→ **Record extracts**
☆ ☆ ☆ ☆ ☆

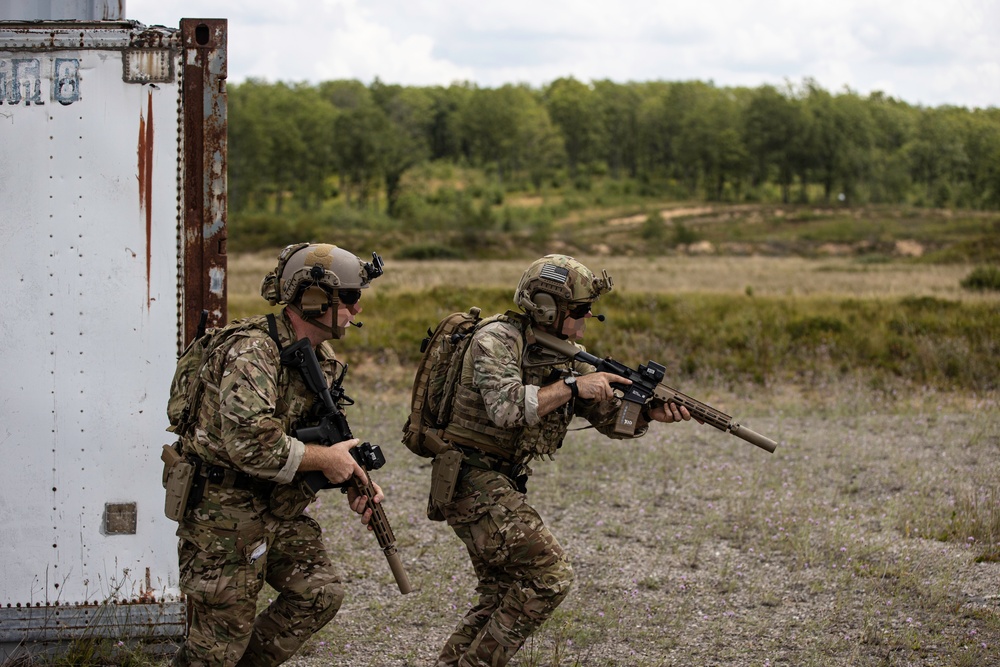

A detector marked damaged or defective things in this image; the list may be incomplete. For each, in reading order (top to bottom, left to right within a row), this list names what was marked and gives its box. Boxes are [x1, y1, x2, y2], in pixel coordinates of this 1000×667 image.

rusted metal panel [180, 17, 229, 348]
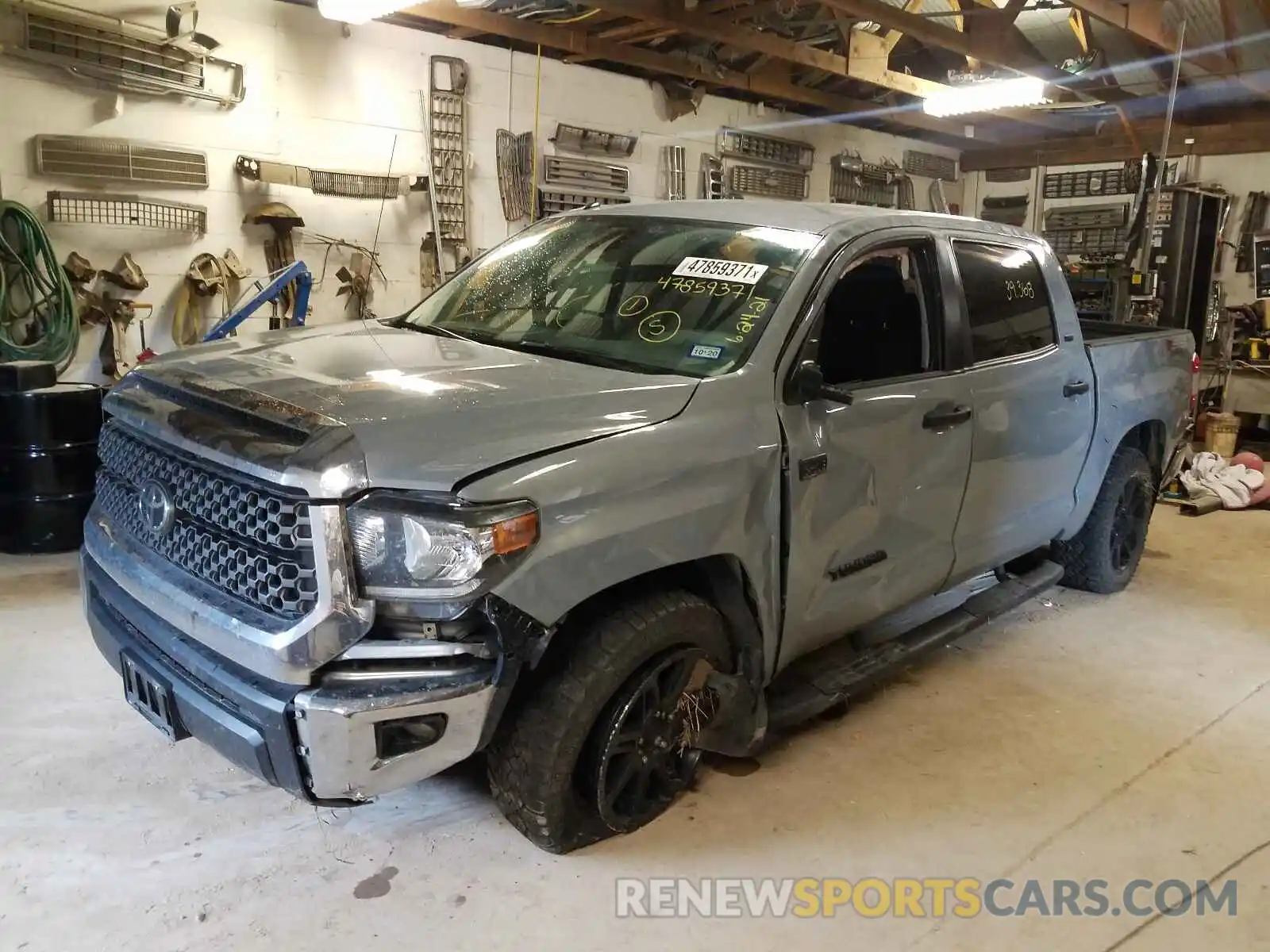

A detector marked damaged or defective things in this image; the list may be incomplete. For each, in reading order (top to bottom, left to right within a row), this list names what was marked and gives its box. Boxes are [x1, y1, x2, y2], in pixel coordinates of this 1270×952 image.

cracked windshield [400, 216, 826, 376]
vehicle hood damage [117, 324, 695, 495]
damaged toyota tundra [84, 202, 1194, 857]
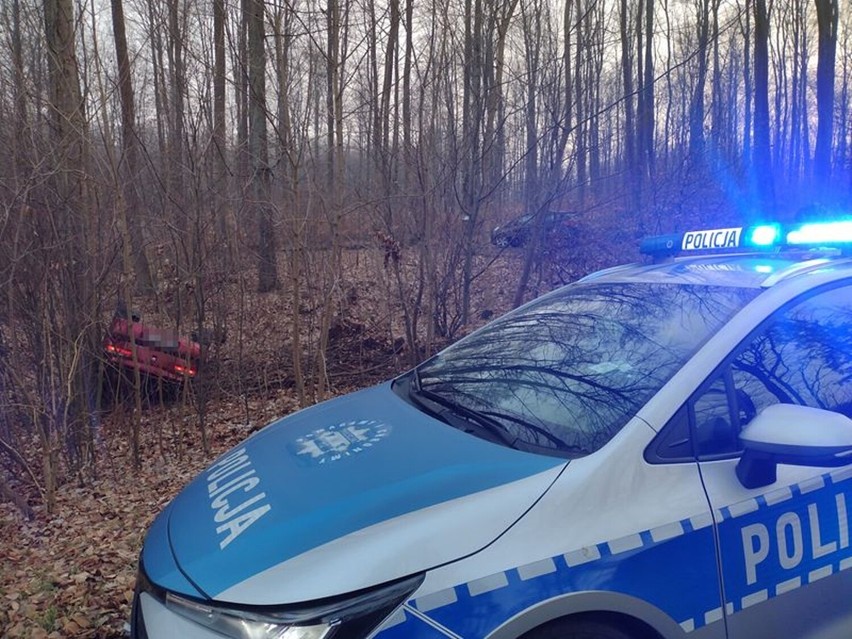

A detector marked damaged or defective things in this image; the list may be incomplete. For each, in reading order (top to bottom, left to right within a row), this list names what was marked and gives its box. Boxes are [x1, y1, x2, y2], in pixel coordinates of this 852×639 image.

crashed red car [103, 312, 200, 382]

☆ ☆ ☆ ☆ ☆

→ **Task description**
From the first line to the last, copy the records exactly and skip the pictures.

→ **Solved exercise**
A detector marked damaged or defective things in this image; the list may be incomplete. For each, in reading order (top to bottom, left to right within a row), this list names what was marked and gives its box. Boxes are [x1, y1, x2, y2], in pixel coordinates of this 1000×667 image.

rusted metal panel [180, 17, 229, 348]

A detector marked damaged or defective things in this image; the list may be incomplete. For each, in reading order (top to bottom, left to right within a row), this list names what was marked and gives its box. Boxes are [x1, y1, x2, y2], in pixel coordinates of this 1270×952 image.

cracked windshield [400, 216, 826, 376]
vehicle hood damage [117, 324, 695, 495]
damaged toyota tundra [84, 202, 1194, 857]

A detector marked damaged or defective things in this image; the list may be incomplete. For each, in reading order (top to bottom, left to right within a row), this list names what was marked and gives its box. Boxes are [x1, y1, x2, y2], in pixel coordinates of this 852×639 image.

crashed red car [103, 312, 200, 382]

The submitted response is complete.